# List of tasks
A - Answer these questions using the article on the farmers' protest:
(i) Near which city's borders did the protest take place?
(ii) From which two states did the protesting farmers mainly come?
(iii) How many farm laws did the government bring out?
B - Carry the article on the farmers' protest further, beginning right after its last sentence and keeping its tone.

# Document excerpt
* start *

Co-optimizing CSR fund to help address farmers’ concern

One of the defining moments in 2020 was the farmers’ protest near Delhi borders. As the end of year was approaching, Delhi became the theatre of a public protest; this time by farmers, mainly from Punjab and Haryana over the three farm laws brought out by the government.It means that the problems faced by farmers are by no means the same across India. Although the government dismissed their claims, it failed to convince them that the new farm laws were long-standing and beneficial reforms for them. The three laws are: The Farmers’ Produce Trade and Commerce (Promotion and Facilitation) Act, The Farmers (Empowerment and Protection) Agreement of Price Assurance and Farm Services Act, and The Essential Commodities (Amendment) Act. The last one provides for setting up a mechanism parallel to the Minimum Support Price (MSP) system allowing farmers to sell their produce outside the Agricultural Produce Market Committee (APMC) mandis.

* end *

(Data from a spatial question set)

* start *

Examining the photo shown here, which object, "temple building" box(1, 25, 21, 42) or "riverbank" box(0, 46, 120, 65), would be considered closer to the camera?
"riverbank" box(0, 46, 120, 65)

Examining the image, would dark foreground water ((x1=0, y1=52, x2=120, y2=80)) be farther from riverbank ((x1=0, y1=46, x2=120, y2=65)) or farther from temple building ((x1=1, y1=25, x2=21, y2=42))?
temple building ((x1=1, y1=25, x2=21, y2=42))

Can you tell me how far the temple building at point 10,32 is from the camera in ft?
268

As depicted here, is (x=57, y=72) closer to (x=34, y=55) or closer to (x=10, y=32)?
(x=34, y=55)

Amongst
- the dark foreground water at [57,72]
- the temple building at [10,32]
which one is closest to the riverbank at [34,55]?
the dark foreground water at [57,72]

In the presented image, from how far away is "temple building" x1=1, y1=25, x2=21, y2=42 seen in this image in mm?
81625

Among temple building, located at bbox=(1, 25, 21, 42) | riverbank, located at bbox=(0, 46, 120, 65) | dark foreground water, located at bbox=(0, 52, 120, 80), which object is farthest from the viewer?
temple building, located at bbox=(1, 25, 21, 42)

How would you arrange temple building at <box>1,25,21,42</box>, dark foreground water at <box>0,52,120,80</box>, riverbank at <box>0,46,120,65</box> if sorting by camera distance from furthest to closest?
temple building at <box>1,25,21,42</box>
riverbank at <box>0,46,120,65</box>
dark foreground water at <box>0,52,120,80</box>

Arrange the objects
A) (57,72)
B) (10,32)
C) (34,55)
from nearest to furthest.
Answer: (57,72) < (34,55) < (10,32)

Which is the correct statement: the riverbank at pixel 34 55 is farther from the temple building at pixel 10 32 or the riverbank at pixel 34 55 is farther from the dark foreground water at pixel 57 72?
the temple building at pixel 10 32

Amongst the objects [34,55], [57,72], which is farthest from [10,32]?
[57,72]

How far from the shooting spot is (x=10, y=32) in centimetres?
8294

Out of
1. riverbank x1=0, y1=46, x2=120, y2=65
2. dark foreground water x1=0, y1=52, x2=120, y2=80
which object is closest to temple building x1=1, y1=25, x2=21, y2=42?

* end *

# Answers to each task
A -
(i) Delhi
(ii) Punjab and Haryana
(iii) Three

B -
Many economists welcomed the farm reforms, arguing that archaic restrictions have long choked the agriculture sector. Farmers’ unions fear that these laws will ultimately dismantle the MSP system and make the farmers vulnerable to ‘exploitative’ corporate market forces. However, time and again, Prime Minister Narendra Modi and his government responded strongly that the MSP system and government procurement would continue. The government claims that deregulating the current agricultural market and procurement structure will allow farmers to get better prices for their crops. The government continued to engage the farmers’ unions in more talks with them to resolve the gridlock over the laws.

The importance of agriculture sector for Indian economy can be gauged from the fact that it employs the largest number of people in India; as per World Bank data, more than 50 per cent of Indian families are dependent on agriculture for their livelihood.Agriculture contributes to 17.5 per cent of India’s GDP. India is among the world’s top producers of wheat, rice, pulses, sugarcane and cotton. India is also the highest producer of milk and the second highest producer of fruits and vegetables in the world.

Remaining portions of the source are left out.